- As the track builds to its fevered crescendo, just over six seconds was cut. Two bars of the crowd chanting “Hammers, hammers…” along with extra guitar work were trimmed off a few beats before the track’s cold ending. These extra seconds can be heard in Pink Floyd The Wall movie soundtrack.
“Sitting in a bunker here behind my wall
Waiting for the worms to come”
To shave a few more seconds from the running time of side 4 of the album, a short instrumental section of “Waiting For The Worms” was trimmed from the final release.
The song is not in the track listing of Waters’ original demo, Bricks In The Wall, but it was added to The Wall early on and appears on the first band production demo dated January 9, 1979. Originally called “Follow The Worms”, it was sequenced between “Run Like Hell” and “Trial by Puppet” (what later became “The Trial”). This sequence of the three tracks can be heard on the first disc of The Wall: Work In Progress on the Immersion box set. Without “Stop” there to serve as musical contrast and a dramatic buffer, “Worms” ends cold with the sound of an old jail cell door slamming shut, followed by echoing footsteps in a hall. The musical intro of “Trial by Puppet” then starts.
Although mostly rerecorded over subsequent months, the sound and feel of the final release version remained relatively unchanged from this early demo version. This version includes the recording of Roger Waters’ bullhorn invective which made it on to the final release.

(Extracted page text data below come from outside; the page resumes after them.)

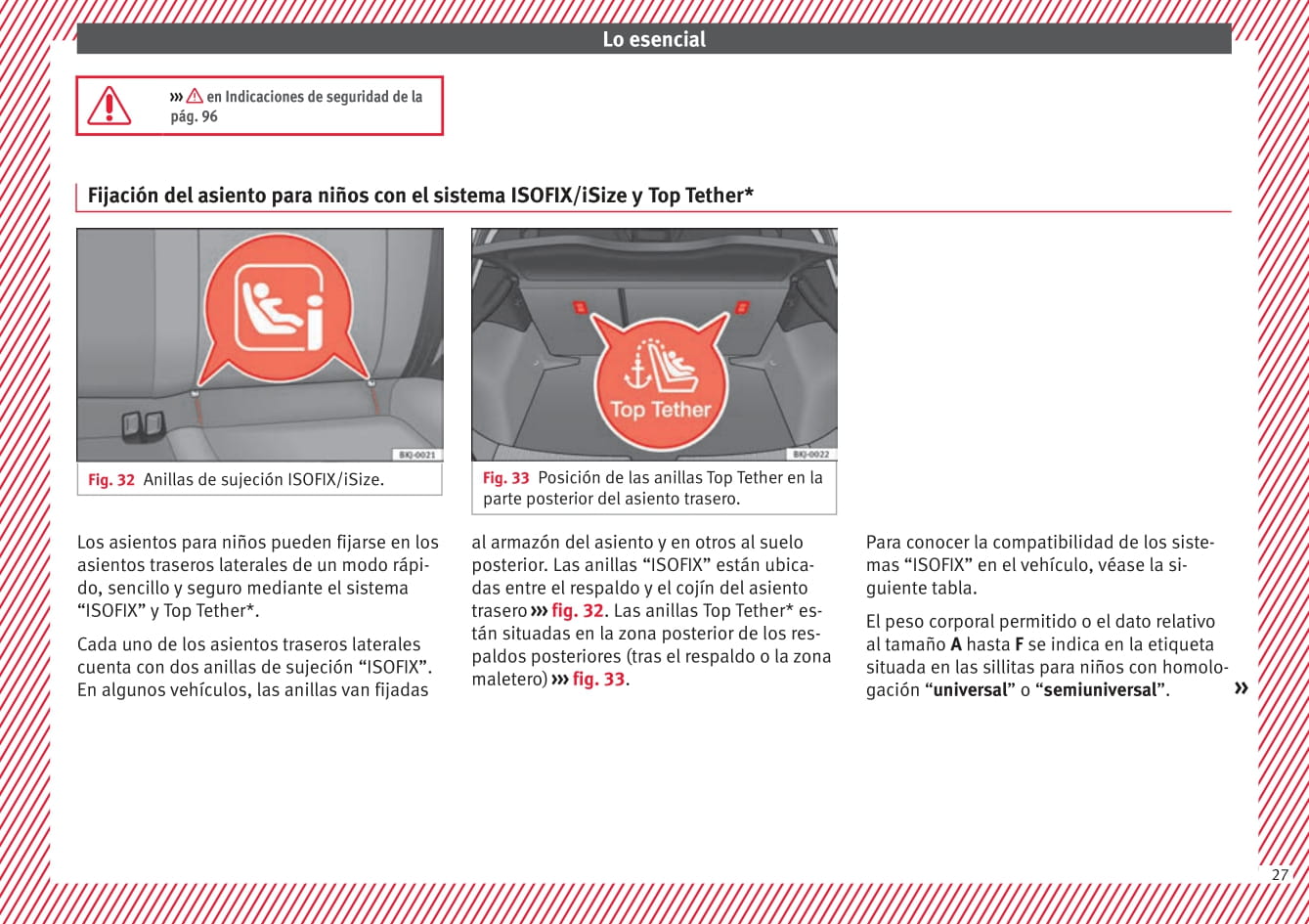 Lo esencial

››› ⚠ en Indicaciones de seguridad de la pág. 96

Fijación del asiento para niños con el sistema ISOFIX/iSize y Top Tether*

BKJ-0021

Fig. 32 Anillas de sujeción ISOFIX/iSize.

Top Tether

BKJ-0022

Fig. 33 Posición de las anillas Top Tether en la parte posterior del asiento trasero.

Los asientos para niños pueden fijarse en los asientos traseros laterales de un modo rápido, sencillo y seguro mediante el sistema “ISOFIX” y Top Tether*.

Cada uno de los asientos traseros laterales cuenta con dos anillas de sujeción “ISOFIX”. En algunos vehículos, las anillas van fijadas al armazón del asiento y en otros al suelo posterior. Las anillas “ISOFIX” están ubicadas entre el respaldo y el cojín del asiento trasero ››› fig. 32. Las anillas Top Tether* están situadas en la zona posterior de los respaldos posteriores (tras el respaldo o la zona maletero) ››› fig. 33.

Para conocer la compatibilidad de los sistemas “ISOFIX” en el vehículo, véase la siguiente tabla.

El peso corporal permitido o el dato relativo al tamaño A hasta F se indica en la etiqueta situada en las sillitas para niños con homologación “universal” o “semiuniversal”. »

27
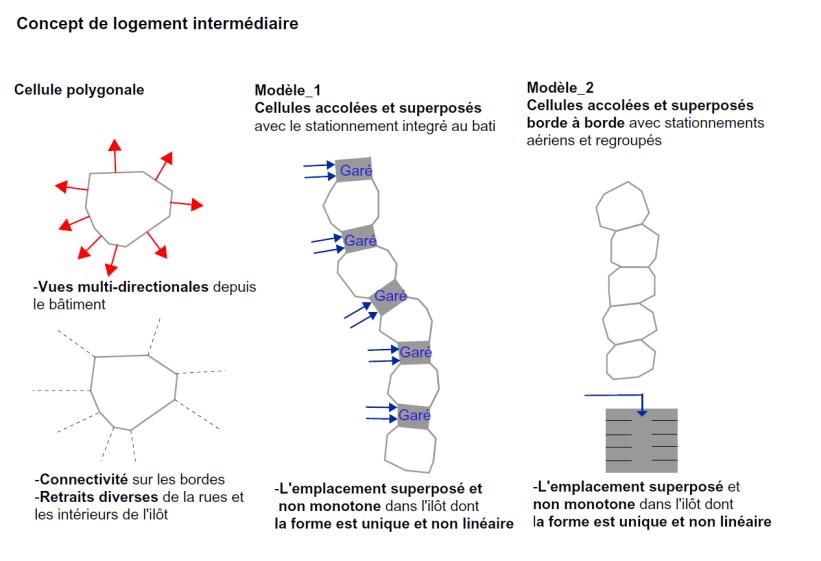 Concept de logement intermédiaire

Cellule polygonale

-Vues multi-directionales depuis le bâtiment

-Connectivité sur les bordes
-Retraits diverses de la rues et les intérieurs de l'ilôt

Modèle_1
Cellules accolées et superposés avec le stationnement integré au bati

Garé
Garé
Garé
Garé
Garé

-L'emplacement superposé et non monotone dans l'ilôt dont la forme est unique et non linéaire

Modèle_2
Cellules accolées et superposés borde à borde avec stationnements aériens et regroupés

-L'emplacement superposé et non monotone dans l'ilôt dont la forme est unique et non linéaire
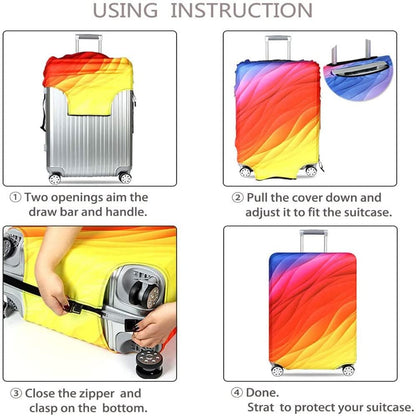 USING INSTRUCTION

① Two openings aim the draw bar and handle.

② Pull the cover down and adjust it to fit the suitcase.

③ Close the zipper and clasp on the bottom.

④ Done.
Strat to protect your suitcase.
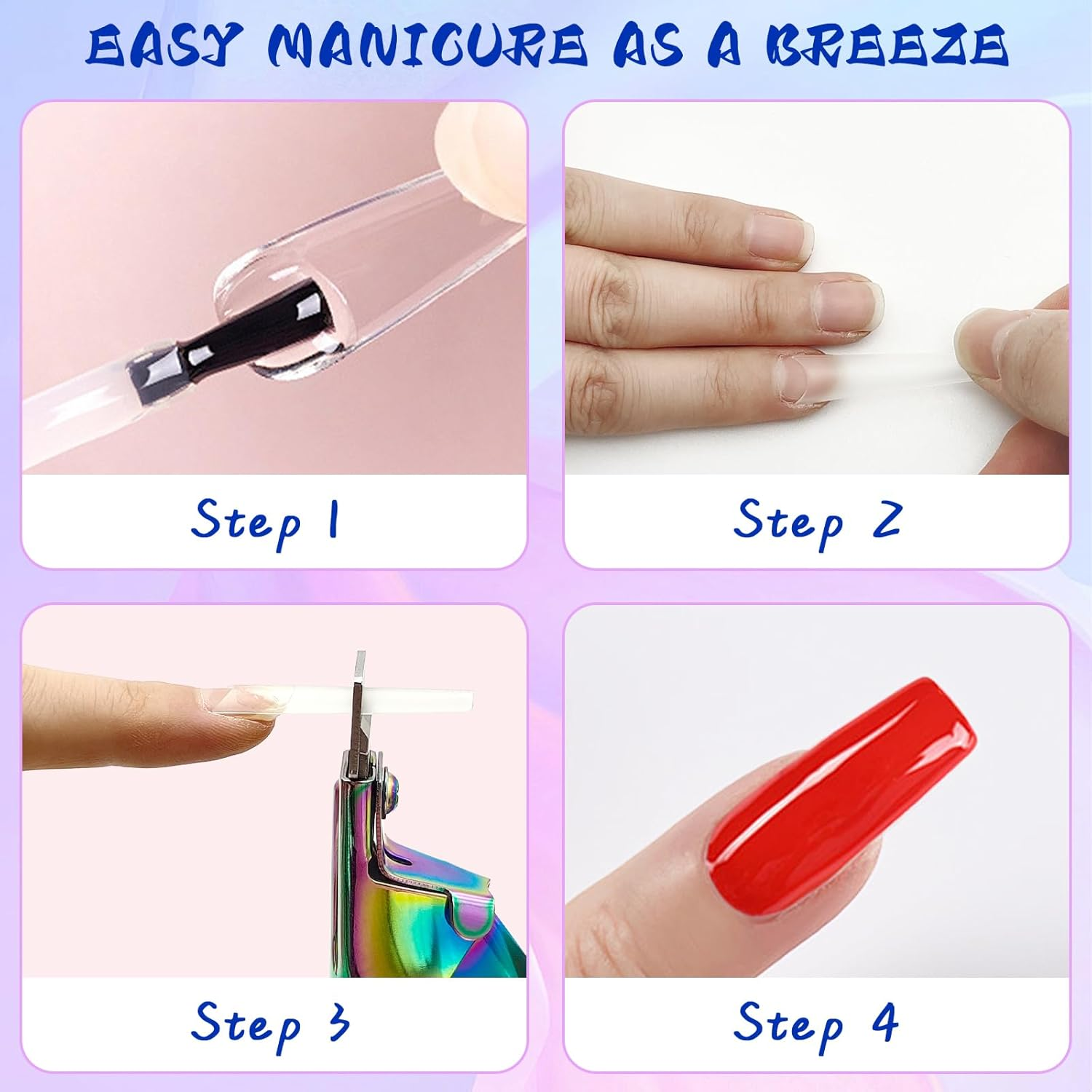 EASY MANICURE AS A BREEZE

Step 1

Step 2

Step 3

Step 4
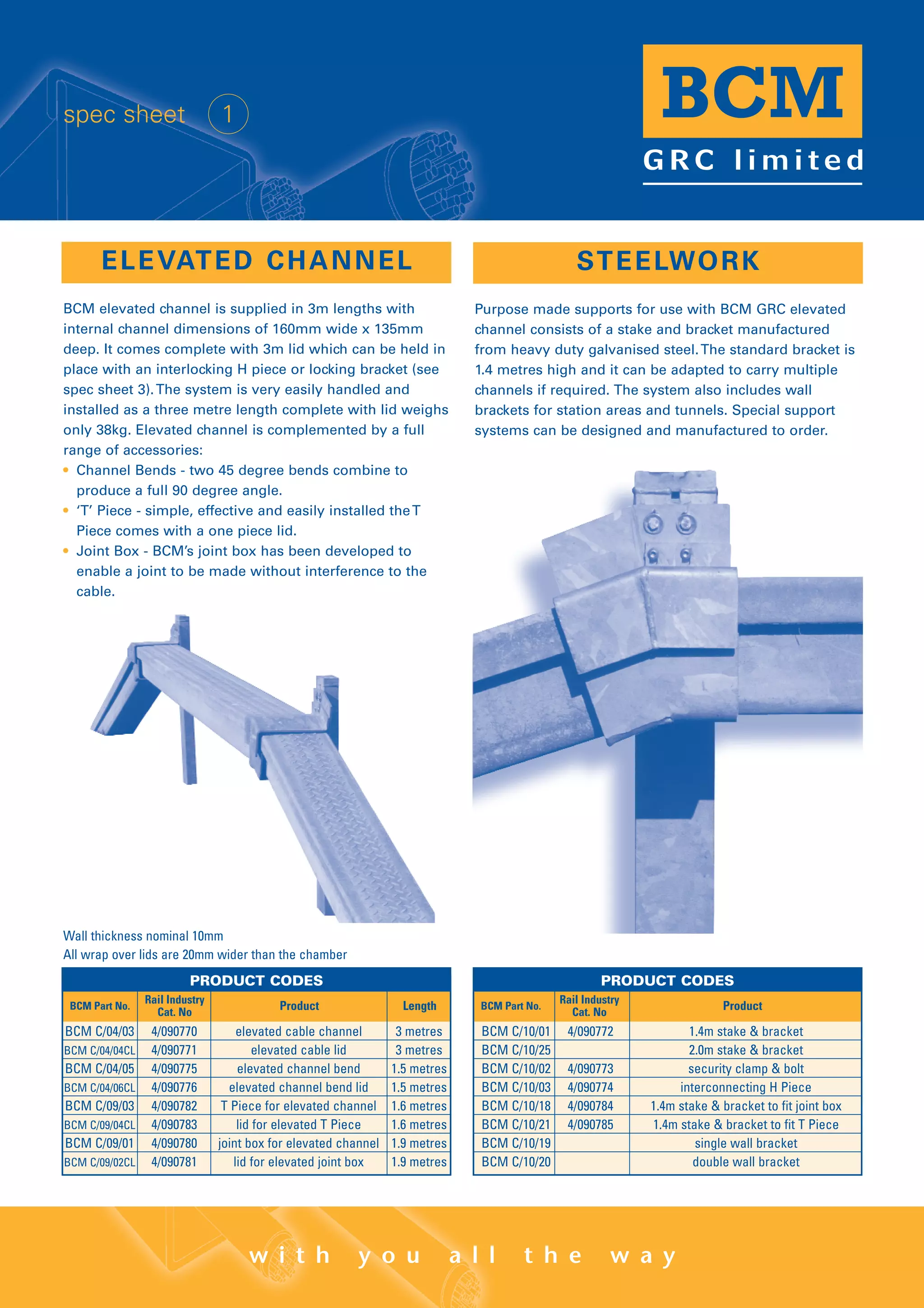 spec sheet 1

BCM
GRC limited

ELEVATED CHANNEL

BCM elevated channel is supplied in 3m lengths with internal channel dimensions of 160mm wide x 135mm deep. It comes complete with 3m lid which can be held in place with an interlocking H piece or locking bracket (see spec sheet 3). The system is very easily handled and installed as a three metre length complete with lid weighs only 38kg. Elevated channel is complemented by a full range of accessories:
• Channel Bends - two 45 degree bends combine to produce a full 90 degree angle.
• 'T' Piece - simple, effective and easily installed the T Piece comes with a one piece lid.
• Joint Box - BCM's joint box has been developed to enable a joint to be made without interference to the cable.

Wall thickness nominal 10mm
All wrap over lids are 20mm wider than the chamber

PRODUCT CODES

| BCM Part No. | Rail Industry Cat. No | Product | Length |
|---|---|---|---|
| BCM C/04/03 | 4/090770 | elevated cable channel | 3 metres |
| BCM C/04/04CL | 4/090771 | elevated cable lid | 3 metres |
| BCM C/04/05 | 4/090775 | elevated channel bend | 1.5 metres |
| BCM C/04/06CL | 4/090776 | elevated channel bend lid | 1.5 metres |
| BCM C/09/03 | 4/090782 | T Piece for elevated channel | 1.6 metres |
| BCM C/09/04CL | 4/090783 | lid for elevated T Piece | 1.6 metres |
| BCM C/09/01 | 4/090780 | joint box for elevated channel | 1.9 metres |
| BCM C/09/02CL | 4/090781 | lid for elevated joint box | 1.9 metres |

STEELWORK

Purpose made supports for use with BCM GRC elevated channel consists of a stake and bracket manufactured from heavy duty galvanised steel. The standard bracket is 1.4 metres high and it can be adapted to carry multiple channels if required. The system also includes wall brackets for station areas and tunnels. Special support systems can be designed and manufactured to order.

PRODUCT CODES

| BCM Part No. | Rail Industry Cat. No | Product |
|---|---|---|
| BCM C/10/01 | 4/090772 | 1.4m stake & bracket |
| BCM C/10/25 | | 2.0m stake & bracket |
| BCM C/10/02 | 4/090773 | security clamp & bolt |
| BCM C/10/03 | 4/090774 | interconnecting H Piece |
| BCM C/10/18 | 4/090784 | 1.4m stake & bracket to fit joint box |
| BCM C/10/21 | 4/090785 | 1.4m stake & bracket to fit T Piece |
| BCM C/10/19 | | single wall bracket |
| BCM C/10/20 | | double wall bracket |

with you all the way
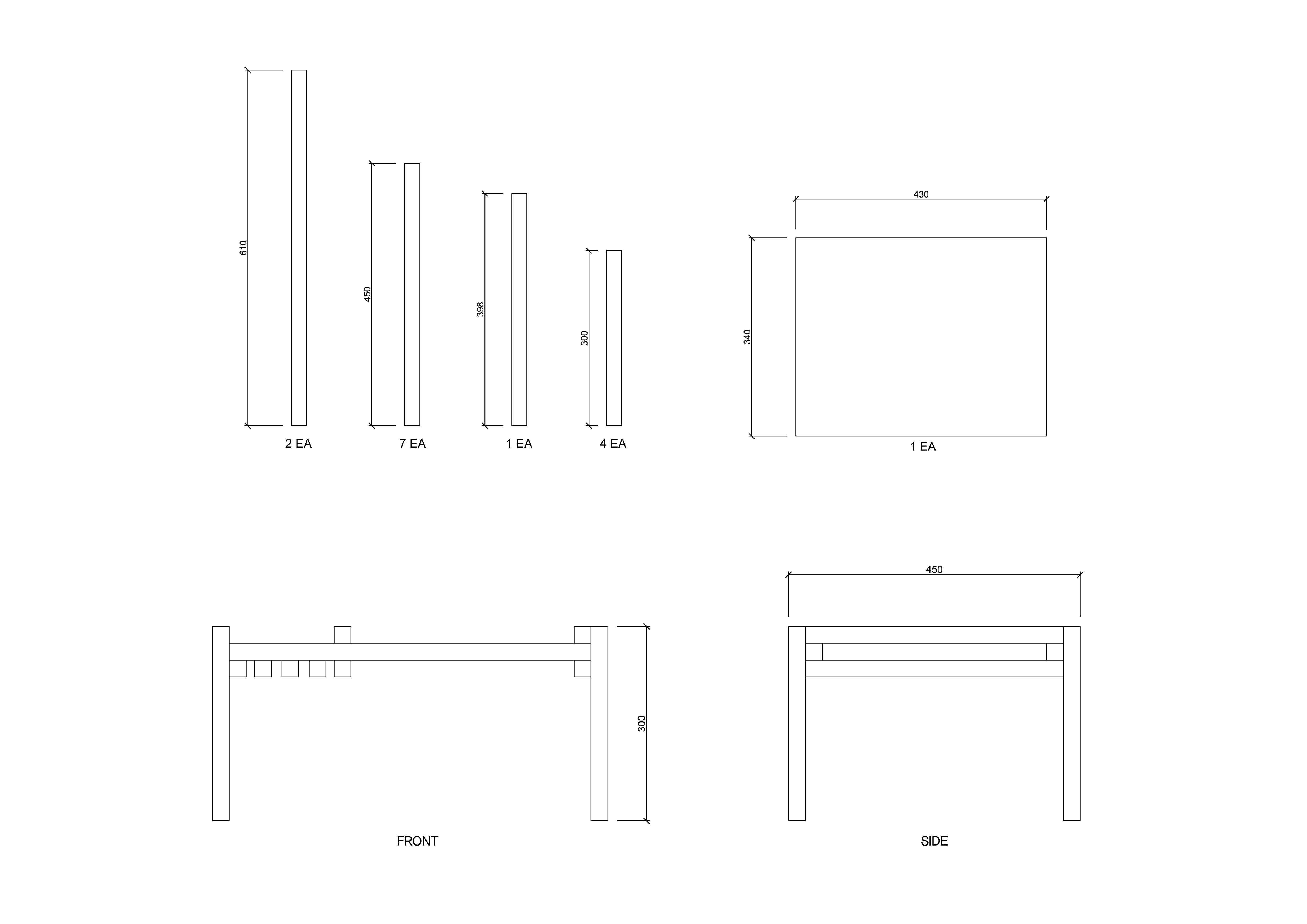 610

2 EA

450

7 EA

398

1 EA

300

4 EA

430

340

1 EA

300

FRONT

450

SIDE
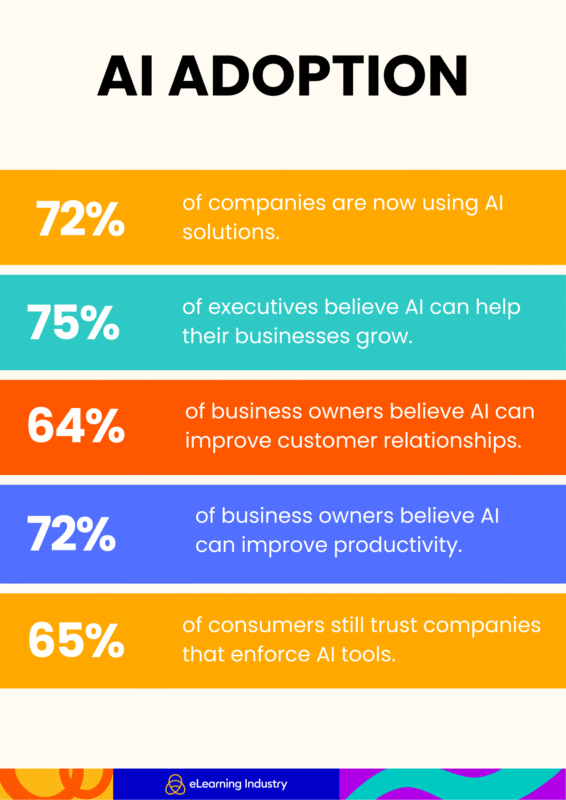 AI ADOPTION

72% of companies are now using AI solutions.

75% of executives believe AI can help their businesses grow.

64% of business owners believe AI can improve customer relationships.

72% of business owners believe AI can improve productivity.

65% of consumers still trust companies that enforce AI tools.

eLearning Industry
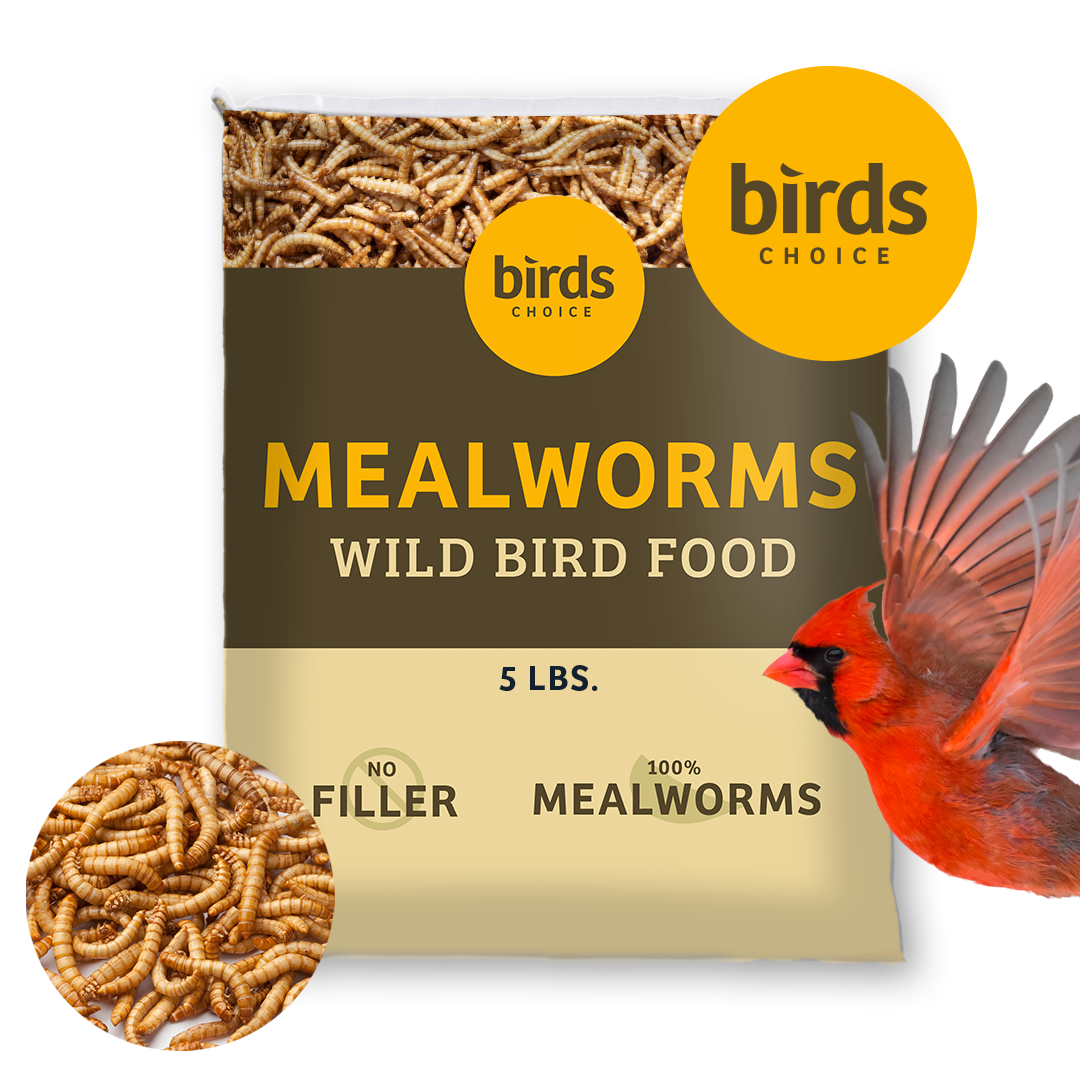 birds
CHOICE

birds
CHOICE

MEALWORMS
WILD BIRD FOOD

5 LBS.

NO
FILLER

100%
MEALWORMS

Roger Waters talked about the fascist overtones of the track and the rant with Jim Ladd:
“The thing that is really important about ‘Waiting For The Worms,’ mainly as you’ve spotted it’s just a kind of long rambling, ranting piece of nonsense, is that it’s beginning to wear off….in the story, whatever it is that the doctor has given him is beginning to wear off and he’s kind of flipping backwards and forwards from ranting and raving to saying it starts off sitting in a bunker.
“And then he keeps flipping into the other persona which is the raving, facist persona that he has adopted. I could explain one thing and that is that all that shouting, the bullhorn stuff is actually describing a march from a place in south London. It’s a heavily black-populated area of south London where the National Front is particularly active. And it describes a march from a place called Brixton Town Hall and it just describes the roads and things and which bridge they come over and where they’re going. And they’re going towards Hyde Park Corner to have a rally in Hyde Park. And at the end of it, I don’t know if can hear, they’re saying “hammer.” And that’s another thing. On side four, the audience who start off in between ‘The Show Must Go On’ and ‘In The Flesh’…you can hear them chanting “Pink… Floyd…,” but slowly that gets taken over by “hammer.” The idea was for a rock show to turn into a rally.”
By the second band production demo of March 23, 1979, the title of the track had been changed to “Waiting For The Worms”.
The studio release from the album is about 3m 57s in length. The movie version was edited down considerably and clocks in at 2m 27s. The track was never released as a single or a B-side.
On the studio and live releases, Waters shouts the line “Eins, zwei, drei, alle…” to open the track. It is German for “One, two, three, all….” The line does not appear on the liner notes.
The marching hammers and other animations by Gerald Scarfe seen during this segment of the film were stretched and repurposed from the original animations projected on the wall during the original 1980-81 live performances. In the original stage shows, the song climaxed as rows of marching hammers were projected across the completed wall behind the band.
Alternate Versions
Pink Floyd The Wall movie (1982). Over a minute and a half was cut from the movie version. Despite the cuts, the film version restores just over six seconds of additional music of the crowd chanting “Hammers, hammers…”. This was trimmed from the very end of the track. The missing section can be heard at the 2’17” mark of the movie version.
Last update: August 19, 2017
Excellent summaries, edits, and mix! Thank you for providing more Floyd for me to love!
One nitpick here: Waters counts in “Waiting for the Worms” with the chant “Eins, zwei, drei, hammer!” making the translation “One, two, three, hammer!”
In “Waiting for the Worms” The chant is not “Eins, zwei, drei, hammer the correct chant is Eins, zwei, drei, alle! meaning One, Two, Three, Halt.